**TASK DETAILS:**
In the column about the mother's early years, copy out word for word everything from "The Confirmation Dress." down to "in recent days.".

**SUPPLIED PASSAGE:**
# # # #

Thursday, November 30, 2017

The Confirmation Dress. Honoring A Mother's Transition.

Editor's Note: Daniel Cano posts this July 27th column honoring his mother, who crossed over in recent days.

Daniel Cano

                                                                   

I wanted to know what my mother remembered of Mexico or at least what she had heard about it. She was born in Santa Monica, California, in 1925. She told me that she thought her mother had taken her twice to visit the family ranch in Mexico as a child. Then she went again, reluctantly, in her late teens, after spending three years in Olive View Hospital.


When she was about thirteen, my mother was misdiagnosed with tuberculosis. In the 1940s, doctors didn’t always take the time necessary to examine children carefully or correctly diagnose the disease that afflicted so many poor, young Mexican, and lower-class kids. Considered a highly contagious disease, many children and adults ended up in sanitariums, isolated from society.

Complete and total rest in a dry climate was the most common cure. My mother told me, “What should have been my best years of my life, I spent at Olive View.” Then thinking, she added, “It wasn’t until I was an adult that a doctor who examined my lungs told me, I’d never had tuberculosis. The doctors had made a mistake.”

When she was finally released from Olive View, she tried to make up for lost time. She finished high school, worked at Saks Fifth Avenue in Beverly Hills, went to dances, movies, and beach parties. Mexico or her parents' lives in Mexico were the furthest things from her mind, so when her brother Chuy invited her to visit the family ranch in Mitic, Jalisco, she answered with an emphatic, "No!”

# # # #

**PROVIDED MATERIAL:**
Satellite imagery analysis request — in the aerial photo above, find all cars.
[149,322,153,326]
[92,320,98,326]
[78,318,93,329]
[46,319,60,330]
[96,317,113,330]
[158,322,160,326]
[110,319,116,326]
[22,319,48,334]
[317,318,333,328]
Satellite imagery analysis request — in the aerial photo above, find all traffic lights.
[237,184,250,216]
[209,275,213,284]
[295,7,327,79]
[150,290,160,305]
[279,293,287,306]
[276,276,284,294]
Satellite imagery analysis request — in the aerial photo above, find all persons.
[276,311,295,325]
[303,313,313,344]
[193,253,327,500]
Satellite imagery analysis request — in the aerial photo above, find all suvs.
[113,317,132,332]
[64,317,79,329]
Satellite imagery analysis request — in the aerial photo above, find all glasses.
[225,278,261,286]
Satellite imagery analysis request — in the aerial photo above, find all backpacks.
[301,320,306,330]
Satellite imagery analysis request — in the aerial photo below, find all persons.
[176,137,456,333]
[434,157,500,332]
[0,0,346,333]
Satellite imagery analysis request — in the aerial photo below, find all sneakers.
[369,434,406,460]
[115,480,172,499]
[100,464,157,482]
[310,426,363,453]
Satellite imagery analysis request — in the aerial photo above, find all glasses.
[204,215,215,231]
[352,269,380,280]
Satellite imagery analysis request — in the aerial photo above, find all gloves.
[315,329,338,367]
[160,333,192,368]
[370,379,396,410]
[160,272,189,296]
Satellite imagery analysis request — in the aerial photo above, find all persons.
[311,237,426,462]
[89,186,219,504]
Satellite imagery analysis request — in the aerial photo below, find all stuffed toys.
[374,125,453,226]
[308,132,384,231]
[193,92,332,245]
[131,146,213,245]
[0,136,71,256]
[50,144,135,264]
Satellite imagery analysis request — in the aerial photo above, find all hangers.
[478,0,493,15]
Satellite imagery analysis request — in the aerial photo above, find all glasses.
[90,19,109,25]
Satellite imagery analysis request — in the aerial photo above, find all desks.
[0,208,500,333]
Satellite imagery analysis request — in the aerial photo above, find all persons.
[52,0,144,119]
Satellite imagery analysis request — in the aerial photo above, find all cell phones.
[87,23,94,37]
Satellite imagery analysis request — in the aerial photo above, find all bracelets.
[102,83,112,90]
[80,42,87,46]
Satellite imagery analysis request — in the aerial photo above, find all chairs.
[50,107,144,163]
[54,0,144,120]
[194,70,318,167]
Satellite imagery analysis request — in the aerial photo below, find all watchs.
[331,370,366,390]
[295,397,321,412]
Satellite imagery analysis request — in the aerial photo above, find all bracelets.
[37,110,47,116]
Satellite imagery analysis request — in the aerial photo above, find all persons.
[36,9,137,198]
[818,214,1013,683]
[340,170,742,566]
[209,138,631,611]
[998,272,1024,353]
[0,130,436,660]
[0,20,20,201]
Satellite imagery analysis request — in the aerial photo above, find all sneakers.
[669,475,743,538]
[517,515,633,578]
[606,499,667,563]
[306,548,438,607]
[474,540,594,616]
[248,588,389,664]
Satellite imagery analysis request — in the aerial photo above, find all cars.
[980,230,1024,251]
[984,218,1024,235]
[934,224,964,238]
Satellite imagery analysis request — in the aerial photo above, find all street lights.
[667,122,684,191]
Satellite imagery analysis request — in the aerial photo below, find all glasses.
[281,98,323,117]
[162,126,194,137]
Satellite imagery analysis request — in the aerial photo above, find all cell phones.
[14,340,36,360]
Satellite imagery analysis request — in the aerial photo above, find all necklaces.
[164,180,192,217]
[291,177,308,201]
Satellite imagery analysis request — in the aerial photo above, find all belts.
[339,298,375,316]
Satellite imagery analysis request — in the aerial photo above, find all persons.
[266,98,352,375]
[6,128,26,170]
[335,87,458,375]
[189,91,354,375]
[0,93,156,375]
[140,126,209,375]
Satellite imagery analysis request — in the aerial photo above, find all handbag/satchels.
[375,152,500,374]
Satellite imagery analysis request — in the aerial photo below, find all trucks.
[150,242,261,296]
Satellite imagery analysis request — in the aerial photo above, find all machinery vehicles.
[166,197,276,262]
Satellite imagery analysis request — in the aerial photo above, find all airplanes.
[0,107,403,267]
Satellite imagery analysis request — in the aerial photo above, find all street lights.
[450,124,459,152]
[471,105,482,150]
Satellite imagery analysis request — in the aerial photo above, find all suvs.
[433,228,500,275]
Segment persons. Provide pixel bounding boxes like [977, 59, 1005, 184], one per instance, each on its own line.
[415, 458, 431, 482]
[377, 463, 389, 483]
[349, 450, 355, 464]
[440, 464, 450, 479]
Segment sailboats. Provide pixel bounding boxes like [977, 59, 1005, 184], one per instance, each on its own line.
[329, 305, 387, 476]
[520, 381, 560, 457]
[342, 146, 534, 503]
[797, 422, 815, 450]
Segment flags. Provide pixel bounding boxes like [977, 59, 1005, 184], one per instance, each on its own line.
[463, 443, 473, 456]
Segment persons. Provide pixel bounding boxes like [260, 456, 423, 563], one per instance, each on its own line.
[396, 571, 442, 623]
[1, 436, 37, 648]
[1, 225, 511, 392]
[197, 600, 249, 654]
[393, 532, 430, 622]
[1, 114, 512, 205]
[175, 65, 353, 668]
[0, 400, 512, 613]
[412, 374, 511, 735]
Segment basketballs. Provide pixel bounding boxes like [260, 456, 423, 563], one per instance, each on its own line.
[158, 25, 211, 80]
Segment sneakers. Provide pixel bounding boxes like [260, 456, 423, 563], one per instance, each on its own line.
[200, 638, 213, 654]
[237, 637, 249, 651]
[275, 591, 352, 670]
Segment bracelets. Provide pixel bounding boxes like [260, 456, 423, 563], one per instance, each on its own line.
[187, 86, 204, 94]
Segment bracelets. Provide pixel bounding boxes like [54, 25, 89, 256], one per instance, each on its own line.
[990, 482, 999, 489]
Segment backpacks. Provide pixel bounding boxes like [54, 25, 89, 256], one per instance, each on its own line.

# # # #

**TASK RESPONSE:**
The Confirmation Dress. Honoring A Mother's Transition.

Editor's Note: Daniel Cano posts this July 27th column honoring his mother, who crossed over in recent days.